What Exactly Are Computer Files?

Data stored in memory disappears when the computer is turned off. To save data for a long time, it is necessary to use hard disk, CD, U disk and other devices. In order to facilitate the management and retrieval of data, the concept of "file" is introduced.

An article, a video, an executable program can all be saved as a file and given a file name. The operating system manages the data on the disk in units of files.

If thousands of files are not classified and put together, it is obviously very inconvenient for users to use, so the mechanism of tree-shaped directory (directory also called folder) is introduced, and files can be placed in different folders. Folders can also nest folders, which is convenient for users to manage and use files, just as Windows Explorer presents.

Generally speaking, files can be divided into various categories such as text files, video files, audio files, image files, executable files, etc., which are classified from the function of the file. From the perspective of data storage, all files are essentially the same, and they are all composed of bytes. In the final analysis, they are all 0 and 1 bit strings. Different files show different forms (some are text, some are video, etc.), which is mainly because the creator of the file and the interpreter (the software that uses the file) have agreed on the file format.

The so-called "format" is a convention about what the content of each part of the file represents. For example, a common plain text file (also called a text file, usually with a ".txt" extension) refers to a file that can be opened in the Windows "Notepad" program and can be seen as a meaningful piece of text . The format of a text file can be described in one sentence: each byte in the file is the ASCII code of a visible character.

In addition to plain text files, images, videos, executable files, etc. are generally referred to as "binary files". If you open the binary file with the "Notepad" program, you will see a piece of garbled characters.

The so-called "text files" and "binary files" are only conventional classifications from the perspective of computer users, not computer science classifications. Because from a computer science point of view, all files are made up of binary bits and are binary files. Text files and other binary files are just in different formats.

In fact, as long as the format is specified, and you are not afraid of wasting space, you can use text files to represent images, sounds, videos, and even executable programs. Simply put, if the convention is to use the characters '1', '2', ..., '7' to represent seven notes, then a text file consisting of these characters can be played into a piece by music software that follows that convention.

Let's look at another example of using a text file to represent an image: an image is actually a matrix of points, each of which can have a different color, called a pixel. Some images are 256-color, and some are 32-bit true color (that is, the color of a pixel is represented by a 32-bit integer).

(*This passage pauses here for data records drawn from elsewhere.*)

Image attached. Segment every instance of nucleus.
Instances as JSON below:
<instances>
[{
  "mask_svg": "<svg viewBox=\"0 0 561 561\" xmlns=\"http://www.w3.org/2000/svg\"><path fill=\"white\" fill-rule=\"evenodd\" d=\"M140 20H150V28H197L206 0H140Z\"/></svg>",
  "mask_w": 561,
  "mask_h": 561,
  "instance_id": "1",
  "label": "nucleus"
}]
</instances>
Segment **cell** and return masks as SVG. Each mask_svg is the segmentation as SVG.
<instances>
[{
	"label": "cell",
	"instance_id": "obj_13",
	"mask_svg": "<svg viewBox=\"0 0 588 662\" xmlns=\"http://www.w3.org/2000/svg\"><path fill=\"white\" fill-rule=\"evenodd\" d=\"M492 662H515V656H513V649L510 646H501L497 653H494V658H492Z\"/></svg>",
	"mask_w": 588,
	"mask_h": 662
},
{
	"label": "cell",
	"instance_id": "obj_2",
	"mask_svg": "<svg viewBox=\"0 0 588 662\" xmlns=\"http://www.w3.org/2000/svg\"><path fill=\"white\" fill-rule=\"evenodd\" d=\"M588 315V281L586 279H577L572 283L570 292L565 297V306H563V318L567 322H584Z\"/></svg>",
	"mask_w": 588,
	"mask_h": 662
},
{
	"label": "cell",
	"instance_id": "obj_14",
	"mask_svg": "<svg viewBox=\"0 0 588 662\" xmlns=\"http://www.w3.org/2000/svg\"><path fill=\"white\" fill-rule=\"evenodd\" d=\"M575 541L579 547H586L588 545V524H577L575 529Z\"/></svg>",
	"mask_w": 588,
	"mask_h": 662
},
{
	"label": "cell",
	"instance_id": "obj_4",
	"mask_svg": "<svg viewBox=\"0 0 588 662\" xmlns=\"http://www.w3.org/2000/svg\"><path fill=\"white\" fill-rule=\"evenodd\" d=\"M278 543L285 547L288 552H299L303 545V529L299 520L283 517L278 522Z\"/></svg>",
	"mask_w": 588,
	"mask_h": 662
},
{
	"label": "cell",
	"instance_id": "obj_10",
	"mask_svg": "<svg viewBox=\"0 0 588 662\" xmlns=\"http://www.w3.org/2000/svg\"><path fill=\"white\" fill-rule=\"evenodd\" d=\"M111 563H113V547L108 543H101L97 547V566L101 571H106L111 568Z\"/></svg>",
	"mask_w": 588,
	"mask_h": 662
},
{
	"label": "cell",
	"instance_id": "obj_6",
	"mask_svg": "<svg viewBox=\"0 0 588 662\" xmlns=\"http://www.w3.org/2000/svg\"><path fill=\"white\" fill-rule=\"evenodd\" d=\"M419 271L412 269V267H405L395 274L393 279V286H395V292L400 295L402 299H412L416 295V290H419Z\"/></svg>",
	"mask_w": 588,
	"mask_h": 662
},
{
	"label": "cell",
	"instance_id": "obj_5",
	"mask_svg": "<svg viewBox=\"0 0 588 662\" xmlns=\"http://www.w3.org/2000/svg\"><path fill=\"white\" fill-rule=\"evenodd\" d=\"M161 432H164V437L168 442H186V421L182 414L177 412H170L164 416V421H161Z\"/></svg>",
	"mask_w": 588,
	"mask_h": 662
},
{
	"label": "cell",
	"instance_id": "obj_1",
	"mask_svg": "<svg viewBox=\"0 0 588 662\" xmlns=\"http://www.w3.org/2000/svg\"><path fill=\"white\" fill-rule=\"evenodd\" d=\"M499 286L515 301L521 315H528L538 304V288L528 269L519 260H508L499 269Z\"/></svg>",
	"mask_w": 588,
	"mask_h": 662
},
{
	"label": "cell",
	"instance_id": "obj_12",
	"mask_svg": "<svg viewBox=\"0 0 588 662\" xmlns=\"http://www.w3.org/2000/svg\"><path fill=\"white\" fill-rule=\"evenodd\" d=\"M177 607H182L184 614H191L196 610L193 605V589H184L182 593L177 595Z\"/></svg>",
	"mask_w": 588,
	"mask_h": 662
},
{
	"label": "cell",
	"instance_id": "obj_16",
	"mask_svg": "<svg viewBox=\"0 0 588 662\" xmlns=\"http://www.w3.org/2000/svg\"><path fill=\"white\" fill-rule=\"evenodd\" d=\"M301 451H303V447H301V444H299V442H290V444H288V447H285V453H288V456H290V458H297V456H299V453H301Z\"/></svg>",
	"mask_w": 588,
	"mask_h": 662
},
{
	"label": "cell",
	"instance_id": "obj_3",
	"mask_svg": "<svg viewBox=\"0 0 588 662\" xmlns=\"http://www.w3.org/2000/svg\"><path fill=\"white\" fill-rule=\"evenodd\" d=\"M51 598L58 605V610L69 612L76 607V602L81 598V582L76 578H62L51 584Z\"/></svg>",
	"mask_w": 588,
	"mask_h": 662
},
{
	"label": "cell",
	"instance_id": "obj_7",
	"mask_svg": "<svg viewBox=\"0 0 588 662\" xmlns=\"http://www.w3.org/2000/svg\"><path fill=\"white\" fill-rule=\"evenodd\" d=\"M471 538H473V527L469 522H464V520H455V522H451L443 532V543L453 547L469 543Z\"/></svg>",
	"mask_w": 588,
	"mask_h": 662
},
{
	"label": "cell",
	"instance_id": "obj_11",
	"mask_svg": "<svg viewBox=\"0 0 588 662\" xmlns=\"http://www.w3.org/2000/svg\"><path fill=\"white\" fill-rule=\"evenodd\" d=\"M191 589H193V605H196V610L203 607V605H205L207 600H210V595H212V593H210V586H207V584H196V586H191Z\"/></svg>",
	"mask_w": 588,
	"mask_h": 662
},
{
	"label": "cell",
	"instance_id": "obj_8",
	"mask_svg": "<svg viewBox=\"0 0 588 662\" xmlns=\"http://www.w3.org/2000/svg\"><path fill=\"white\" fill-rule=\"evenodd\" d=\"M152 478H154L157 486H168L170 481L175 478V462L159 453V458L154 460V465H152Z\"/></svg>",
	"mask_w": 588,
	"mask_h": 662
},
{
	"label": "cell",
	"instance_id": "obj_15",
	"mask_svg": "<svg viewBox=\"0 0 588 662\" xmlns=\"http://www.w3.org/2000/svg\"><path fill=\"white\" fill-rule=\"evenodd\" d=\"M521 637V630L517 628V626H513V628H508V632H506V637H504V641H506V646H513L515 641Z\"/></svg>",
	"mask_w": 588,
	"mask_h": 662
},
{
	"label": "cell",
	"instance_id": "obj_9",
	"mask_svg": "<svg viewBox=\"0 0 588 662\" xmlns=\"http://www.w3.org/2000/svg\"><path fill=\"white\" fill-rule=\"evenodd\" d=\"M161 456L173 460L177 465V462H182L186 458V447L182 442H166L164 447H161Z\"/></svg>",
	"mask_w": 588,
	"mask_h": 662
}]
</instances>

Taking a 256-color image as an example, the 256 numbers from 0 to 255 can be used to represent 256 colors, then each pixel can be represented by a number. Then agree that the two numbers at the beginning of the file represent the width and height of the image (in pixels), then the following text file can represent a 256-color image with a width of 6 pixels and a height of 4 pixels:

6 4
24 0 38 129 4 154
12 73 227 40 0 0
12 173 127 20 0 0
21 73 87 230 1 0

The format of this "text image" file can be described as: the first line of two numbers represents the number of pixels in the horizontal direction and the number of pixels in the vertical direction, each subsequent line represents a line of pixels in the image, and each number in a line corresponds to A pixel representing its color. Image processing software that understands this format can render the above text file as an image. Video is made up of 24 images per second, so text files can also represent video.

The above method of representing images as text files is very inefficient and wastes too much space. A lot of whitespace in a file is a waste. In addition, 2 or even 3 characters are often used to represent a pixel, which also causes a lot of waste, because one byte is enough to represent 256 numbers from 0 to 255. Therefore, a more space-saving format can be agreed to represent a 256-color image. The description of this file format is as follows: The 0th and 1st bytes in the file are integer n, representing the width of the image (2 bytes of The value range of n is 0~65 535, indicating that the image can only be at most 65 535 pixels wide), and the second and third bytes represent the height of the image. Next, every n bytes represent a row of pixels in the image, where each byte corresponds to the color of a pixel.

Storing 256-color images in this format saves a lot of space compared to storing images in the text format above. Open it in the "Notepad" program, and you will see garbled characters. This image file is also called a "binary file".

The formats of real image files, audio files, and video files are complex, and some are compressed, but as long as the file production software and interpretation software (such as image viewing software, audio and video playback software) follow the same format convention, The user can see the content of the file in the file interpretation software.